Jurassic Park è l'inopinata intersezione del passato, del presente e del futuro, è la prefigurazione di un domani possibile e incontrollabile, nato dal caos primigenio che fu la nostra Prateria, l'immensa Distesa Acquea, la Sconfinata Savana. Di più: è Jurassic Park è l'illusione faustiana del Carbonio 14, è la favola del Pitecantropo, la Grande Menzogna di Cro-Magnon, rinfocolata da ritrovamenti come quello della Mummia di Similaun, dal cui seme secco mille donne di oggi vorrebbero essere fecondate. Parodia dell'Eterno Ritorno... Il film di Spielberg sembra rispondere a una ricorrente esigenza di regressione verso un'origine amniotica e zoologica, verso un Eden giurassico, appunto, situato cioè fra dogmi scientifici e sacre leggende, dove l'uomo è ancora assente come specie, ma già si annuncia, inscrivendosi prometeicamente nel destino di una contesa metastorica con l'animalità primordiale.
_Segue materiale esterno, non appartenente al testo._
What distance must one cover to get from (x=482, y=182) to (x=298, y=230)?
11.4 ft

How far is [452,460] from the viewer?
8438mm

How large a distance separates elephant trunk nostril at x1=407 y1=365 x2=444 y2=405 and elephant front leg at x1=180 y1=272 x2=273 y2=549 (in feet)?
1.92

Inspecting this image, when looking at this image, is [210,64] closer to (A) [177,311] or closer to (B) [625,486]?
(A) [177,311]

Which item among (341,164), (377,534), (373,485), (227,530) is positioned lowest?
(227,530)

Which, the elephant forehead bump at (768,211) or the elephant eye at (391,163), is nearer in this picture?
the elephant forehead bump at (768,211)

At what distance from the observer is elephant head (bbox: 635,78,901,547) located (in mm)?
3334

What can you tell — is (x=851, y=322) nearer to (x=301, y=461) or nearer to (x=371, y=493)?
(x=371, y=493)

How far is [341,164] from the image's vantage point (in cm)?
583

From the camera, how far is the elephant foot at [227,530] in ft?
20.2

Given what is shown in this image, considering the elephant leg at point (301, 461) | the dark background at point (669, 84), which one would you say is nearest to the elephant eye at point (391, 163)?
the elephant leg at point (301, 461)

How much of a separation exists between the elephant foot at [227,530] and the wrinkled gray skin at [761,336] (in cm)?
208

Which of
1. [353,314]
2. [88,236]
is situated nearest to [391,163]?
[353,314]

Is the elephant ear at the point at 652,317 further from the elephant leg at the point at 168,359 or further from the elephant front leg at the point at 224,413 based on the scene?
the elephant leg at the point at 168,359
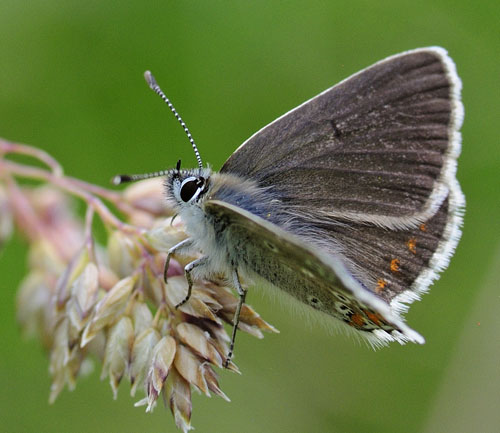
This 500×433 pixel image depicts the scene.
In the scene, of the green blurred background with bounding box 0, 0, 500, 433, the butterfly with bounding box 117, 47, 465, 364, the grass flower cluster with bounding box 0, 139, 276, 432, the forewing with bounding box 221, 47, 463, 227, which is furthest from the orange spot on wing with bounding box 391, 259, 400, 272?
the green blurred background with bounding box 0, 0, 500, 433

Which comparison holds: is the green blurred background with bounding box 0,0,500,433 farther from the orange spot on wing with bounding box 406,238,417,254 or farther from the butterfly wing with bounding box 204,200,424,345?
the orange spot on wing with bounding box 406,238,417,254

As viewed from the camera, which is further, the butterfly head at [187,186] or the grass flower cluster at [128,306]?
the butterfly head at [187,186]

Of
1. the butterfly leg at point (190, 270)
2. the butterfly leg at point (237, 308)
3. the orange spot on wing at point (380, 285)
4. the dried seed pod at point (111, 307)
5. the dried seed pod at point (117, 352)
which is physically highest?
the dried seed pod at point (111, 307)

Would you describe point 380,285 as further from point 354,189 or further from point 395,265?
point 354,189

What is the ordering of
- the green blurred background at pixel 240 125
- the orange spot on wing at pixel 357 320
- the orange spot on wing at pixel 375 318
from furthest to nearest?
the green blurred background at pixel 240 125, the orange spot on wing at pixel 357 320, the orange spot on wing at pixel 375 318

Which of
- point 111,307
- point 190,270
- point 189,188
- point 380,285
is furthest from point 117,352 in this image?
point 380,285

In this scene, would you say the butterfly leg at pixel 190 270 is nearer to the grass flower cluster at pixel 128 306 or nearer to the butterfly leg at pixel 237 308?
the grass flower cluster at pixel 128 306

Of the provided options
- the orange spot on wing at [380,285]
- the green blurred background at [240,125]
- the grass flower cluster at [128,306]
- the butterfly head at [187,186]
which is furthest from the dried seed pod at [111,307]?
the green blurred background at [240,125]

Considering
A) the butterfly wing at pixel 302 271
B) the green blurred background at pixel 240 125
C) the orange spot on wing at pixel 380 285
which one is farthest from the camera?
the green blurred background at pixel 240 125
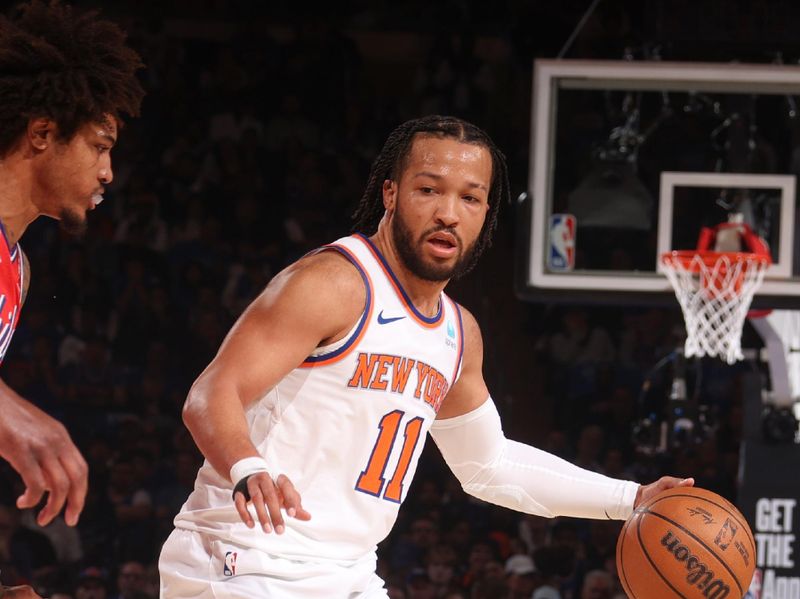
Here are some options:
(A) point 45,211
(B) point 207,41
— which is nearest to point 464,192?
(A) point 45,211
La Bibbia e Darwin, Walt Disney e Francis Fukuyama, James Hillman e Meliès vengono frullati e serviti nella magia di effetti speciali ad alta e sofisticata tecnologia; svago infantile ed esorcismo dell'apocalisse prossima ventura, dove si ritrovano insieme I1 Mago di Oz, L'Apprendista Stregone e Alice nel Paese delle Meraviglie.

A rinnovare continuamente il fascino del Dinosauro, concorrono il vago timore e, al tempo stesso, la tentazione di abbandonare le certezze tangibili offerte dalla materia, soprattutto in quella marca di frontiera rappresentata dalla paleontologia e specialmente al cinema, nel regno dei sogni meccanici eppure immateriali. Ectoplasmi avvolgenti, luminescenti e rombanti, di fronte ai quali cedono il passo enciclopedie e manuali cartacei, e cellulose e papiri sprofondano nella memoria di paludi fumiganti, col contrappunto di strepiti e fruscii di velociraptor e tirannosauri, ma anche nel silenzio insidioso di miliardi di esseri unicellulari.
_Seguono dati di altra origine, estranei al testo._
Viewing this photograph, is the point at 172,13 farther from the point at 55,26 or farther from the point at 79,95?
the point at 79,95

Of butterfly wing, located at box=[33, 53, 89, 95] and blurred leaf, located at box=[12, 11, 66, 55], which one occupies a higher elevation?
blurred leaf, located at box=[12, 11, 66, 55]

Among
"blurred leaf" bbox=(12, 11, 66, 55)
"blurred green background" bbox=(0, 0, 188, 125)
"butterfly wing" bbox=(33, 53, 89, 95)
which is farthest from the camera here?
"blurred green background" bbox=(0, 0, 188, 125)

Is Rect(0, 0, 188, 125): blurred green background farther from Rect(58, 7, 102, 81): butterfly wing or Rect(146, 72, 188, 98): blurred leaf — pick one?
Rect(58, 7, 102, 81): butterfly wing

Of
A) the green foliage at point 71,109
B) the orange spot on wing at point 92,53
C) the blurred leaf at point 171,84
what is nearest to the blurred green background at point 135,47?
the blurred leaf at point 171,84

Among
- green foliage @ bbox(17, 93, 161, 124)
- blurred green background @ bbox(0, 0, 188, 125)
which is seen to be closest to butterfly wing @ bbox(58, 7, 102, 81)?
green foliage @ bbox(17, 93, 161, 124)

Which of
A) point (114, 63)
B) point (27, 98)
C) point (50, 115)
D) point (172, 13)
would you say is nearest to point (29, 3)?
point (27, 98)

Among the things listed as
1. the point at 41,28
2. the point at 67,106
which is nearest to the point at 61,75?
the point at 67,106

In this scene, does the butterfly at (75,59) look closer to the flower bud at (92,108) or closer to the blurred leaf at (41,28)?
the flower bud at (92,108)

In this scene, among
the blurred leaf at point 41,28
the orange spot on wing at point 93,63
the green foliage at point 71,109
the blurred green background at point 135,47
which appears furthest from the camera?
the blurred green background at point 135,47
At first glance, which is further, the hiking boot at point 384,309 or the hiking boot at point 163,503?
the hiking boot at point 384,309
C'è infine i1 contrasto perenne fra Caos e Cosmo, Dioniso e Apollo, Natura e Città. In Jurassic Park - con maggiore evidenza nel libro - vi è un personaggio, il matematico Malcom, che proprio della "teoria del caos" fa il centro filosofico non solo della vicenda, ma della vita, perfino di quella quotidiana. Vi è il caos in agguato, dietro le speculazioni e le elaborazioni delle menti più astratte e complicate; e non è questione di limiti morali, di codici bioetica, per frenare, in particolare, quelle manipolazioni genetiche ormai ordinarie anche nei laboratori della  realtà; qui è in discussione la continuità stessa della specie e dell'ordine imposto al pianeta.

"...Per tranquillizzarci - dice Malcom - ci siamo illusi che i mutamenti improvvisi avvenissero solo al di fuori del normale ordine delle cose. Consideriamo un mutamento improvviso come un incidente, come uno scontro d'auto. O al di là del nostro controllo, come una malattia mortale. Ma non concepiamo il cambiamento improvviso, radicale, irrazionale, come qualcosa che appartiene al tessuto stesso della nostra vita. E invece lo è, e la teoria del caos ce lo insegna".

Ecco il monito del mostro: ricorda che sei sospeso fra l'Angelo e la Bestia, fra il Caos e la Stella, fra l'Immobilità e il Moto Perpetuo, fra la Vita e la Morte. E ricorda che di tutto questo puoi fare un gioco.